Position Summary
We are seeking a highly skilled and experienced Senior Data Engineer with a consulting background to join our team. In this role, you will design, build, and optimise scalable data solutions that drive business insights for our clients. You will work with modern cloud technologies, specifically leveraging Microsoft Azure products, and apply your expertise in SQL, Python, Spark, and Terraform. The ideal candidate has a deep understanding of lakehouse and medallion architecture, data modelling, creating and configuring ETL/ELT pipelines, and securing networks for private connectivity.
This role requires a hands-on engineer who can lead data projects, consult with stakeholders, and deliver high-performance data platforms that meet security, compliance, and business requirements.

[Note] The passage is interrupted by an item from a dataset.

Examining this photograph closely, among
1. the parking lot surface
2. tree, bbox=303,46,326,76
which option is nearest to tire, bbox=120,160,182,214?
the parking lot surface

The SeniorData Engineer has responsibility for the following:
Consulting & Stakeholder Collaboration: Work closely with clients and internal teams to gather requirements in technical and pre-sales engagements, define project scope, and deliver data solutions that align with business objectives. You may also be required to lead or support the delivery of technical workshops to customers.
Data Pipeline Development & Optimization: Design, implement, and optimise robust ETL/ELT workflows to ingest, transform, and process large volumes of data, utilizing tools like Azure Data Factory, Azure Synapse Analytics, and Databricks.
Cloud Platform Expertise: Architect, deploy, and manage data solutions on Azure, including Azure Data Lake, Azure Databricks, Azure Synapse, and Azure Log Analytics.
- Data Modelling & Architecture: Implement scalable data models and architectures, with a strong focus on lakehouse and medallion architectures to enable efficient and structured data analysis.
- Efficient Data Storage & Lifecycle Management: Implement and manage data storage solutions that ensure efficient use of resources, incorporating data lifecycle management strategies to optimise storage costs, archive unused data, and comply with data retention policies.
- Job Orchestration: Configure and manage Databricks jobs, ensuring efficient execution and optimization of data workflows.
- CI/CD & DevOps: Lead efforts to automate data pipeline deployments using Azure DevOps, CI/CD pipelines, and Terraform for infrastructure-as-code.
- Networking: Design and configure secure networking for data solutions, ensuring data protection, compliance, and best practices across the stack.
- Performance Tuning: Monitor and optimise system performance, ensuring high availability and efficient processing times for all data platforms.
- Cross-functional Collaboration: Work closely with other team members, such as data analysts, analytics engineers, and FinOps analysts, to ensure the delivery of high-quality, reliable, and scalable data products, facilitating seamless access to clean and well-modelled data for reporting and advanced analytics.
- Documentation & Best Practices: Ensure all solutions are well-documented, and actively contribute to the definition of data engineering best practices, coding standards, and processes.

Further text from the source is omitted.